2.        SUMMARY OF SIGNIFICANT ACCOUNTING POLICIES

Basis of Presentation

           The accompanying unaudited condensed consolidated financial statements are the responsibility of the Company’s management and have been prepared in accordance with accounting principles generally accepted in the United States of America for interim financial information and pursuant to the instructions to Form 10-Q and rules and regulations of the Securities and Exchange Commission (the “SEC”). The condensed consolidated balance sheet as of June 30, 2004, the condensed consolidated statements of operations for the three months and six months ended June 30, 2003 and 2004 and the condensed consolidated statements of cash flows for the six months ended June 30, 2003 and 2004 are unaudited but include, in the opinion of management, all adjustments (consisting of normal recurring adjustments) which the Company considers necessary for a fair presentation of its financial position, operating results and cash flows for the periods presented. All material intercompany transactions and balances have been eliminated in consolidation. Although the Company believes that the


disclosures in these financial statements are adequate to make the information presented not misleading, certain information and footnote disclosures normally included in complete financial statements prepared in accordance with accounting principles generally accepted in the United States of America have been condensed or omitted pursuant to the rules and regulations of the SEC.
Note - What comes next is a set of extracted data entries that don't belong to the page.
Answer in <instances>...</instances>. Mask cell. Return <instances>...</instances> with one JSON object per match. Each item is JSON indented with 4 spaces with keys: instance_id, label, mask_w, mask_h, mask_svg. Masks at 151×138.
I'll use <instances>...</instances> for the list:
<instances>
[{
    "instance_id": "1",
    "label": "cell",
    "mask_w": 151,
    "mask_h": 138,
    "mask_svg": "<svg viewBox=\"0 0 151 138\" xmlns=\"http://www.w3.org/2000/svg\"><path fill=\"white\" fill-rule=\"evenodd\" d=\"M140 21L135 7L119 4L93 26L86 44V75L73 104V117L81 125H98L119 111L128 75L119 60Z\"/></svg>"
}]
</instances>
           Results for any interim period are not necessarily indicative of results for any future interim period or for the entire year. The accompanying financial statements and related disclosures have been prepared with the presumption that users of the interim financial information have read or have access to the audited financial statements for the preceding fiscal year. Accordingly, these financial statements should be read in conjunction with the audited financial statements and the related notes thereto for the year ended December 31, 2003, included in the Company’s Annual Report on Form 10-K filed with the Securities and Exchange Commission on March 30, 2004.